Publication year - 1981
Publication title -
clinical endocrinology
Language(s) - English
Resource type - Journals
SCImago Journal Rank - 1.055
H-Index - 147
eISSN - 1365-2265
pISSN - 0300-0664
DOI - 10.1111/j.1365-2265.1981.tb00608.x
Subject(s) - medicine , endocrinology , domperidone , dopaminergic , prolactin , hyperprolactinaemia , dopamine , prolactinoma , hormone
SUMMARY This study was carried out to test the hypothesis that sustained hyperprolactinaemia in patients with prolactinomas stimulates hypothalamic dopaminergic activity via a short loop positive feedback effect of prolactin (PRL). The intensity of dopamine (DA) effects on the pituitary around the adenoma was evaluated by measuring thyroid stimulating hormone (TSH) responses to intravenous injection of domperidone (10 mg) a new DA receptor blocking drug that does not penetrate the blood‐brain barrier. TSH responses have been compared with those of PRL to the same agent. Eight females with prolactinomas showed greater TSH release after domperidone than nine normal females (sum of TSH increments over 120 min 17·5 ± 1·7 v. 8·9±1·5 mu/l, P < 0·001) whilst PRL release was reduced (sum of PRL increments over 120 min 5·9 ± 2·4 v. 21·8 ± 3·8 mu/l ± 10 −3 , P < 0·01).
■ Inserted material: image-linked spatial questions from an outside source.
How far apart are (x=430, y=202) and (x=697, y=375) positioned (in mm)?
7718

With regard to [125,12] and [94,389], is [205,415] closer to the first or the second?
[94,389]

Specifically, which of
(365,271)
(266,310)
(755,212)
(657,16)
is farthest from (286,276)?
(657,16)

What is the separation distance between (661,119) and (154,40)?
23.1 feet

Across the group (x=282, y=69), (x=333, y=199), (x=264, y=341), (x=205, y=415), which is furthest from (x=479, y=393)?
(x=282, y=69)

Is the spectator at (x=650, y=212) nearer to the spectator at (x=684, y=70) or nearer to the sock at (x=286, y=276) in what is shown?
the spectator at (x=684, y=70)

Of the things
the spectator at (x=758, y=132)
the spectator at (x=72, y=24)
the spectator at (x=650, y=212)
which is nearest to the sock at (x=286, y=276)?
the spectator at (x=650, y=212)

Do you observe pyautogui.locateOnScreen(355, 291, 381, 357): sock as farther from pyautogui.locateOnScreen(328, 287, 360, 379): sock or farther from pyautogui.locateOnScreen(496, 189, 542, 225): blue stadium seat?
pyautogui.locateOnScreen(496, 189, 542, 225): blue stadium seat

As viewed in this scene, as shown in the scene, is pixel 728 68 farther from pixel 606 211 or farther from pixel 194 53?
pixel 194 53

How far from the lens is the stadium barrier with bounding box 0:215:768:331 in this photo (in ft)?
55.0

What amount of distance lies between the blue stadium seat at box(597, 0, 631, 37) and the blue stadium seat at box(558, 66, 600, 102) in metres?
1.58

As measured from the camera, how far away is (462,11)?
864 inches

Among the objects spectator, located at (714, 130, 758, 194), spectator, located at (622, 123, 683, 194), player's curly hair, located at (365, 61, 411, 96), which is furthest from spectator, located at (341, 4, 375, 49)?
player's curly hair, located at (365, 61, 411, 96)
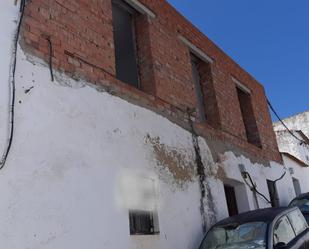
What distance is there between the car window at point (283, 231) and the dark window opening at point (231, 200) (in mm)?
3141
Amongst nineteen hyperprolactinaemic females with apparently normal pituitary fossae (plain skull X‐ray), ten showed an exaggerated TSH response (ΔTSH, 4·2 ± 0·6 mu/l, range 2·5–9·40 mu/l) and reduced PRL response to domperidone, comparable with established tumour cases. In the remaining nine normal fossa hyperprolactinaemic females, the TSH and PRL responses to domperidone were similar to normal females. These results support the initial hypothesis and indicate the coexistence of a defect in the dopaminergic inhibition of PRL release and increased dopaminergic inhibition of TSH release in patients with prolactinomas. The presence of an exaggerated TSH response to DA antagonism in a euthyroid, radiologically normal (plain skull X‐ray), hyperprolactinaemic patient is compatible with the presence of an autonomously‐functioning, PRL secreting, pituitary microadenoma and the TSH changes seen in these patients after DA antagonist administration can be readily detected by sensitive TSH radioimmunoassay.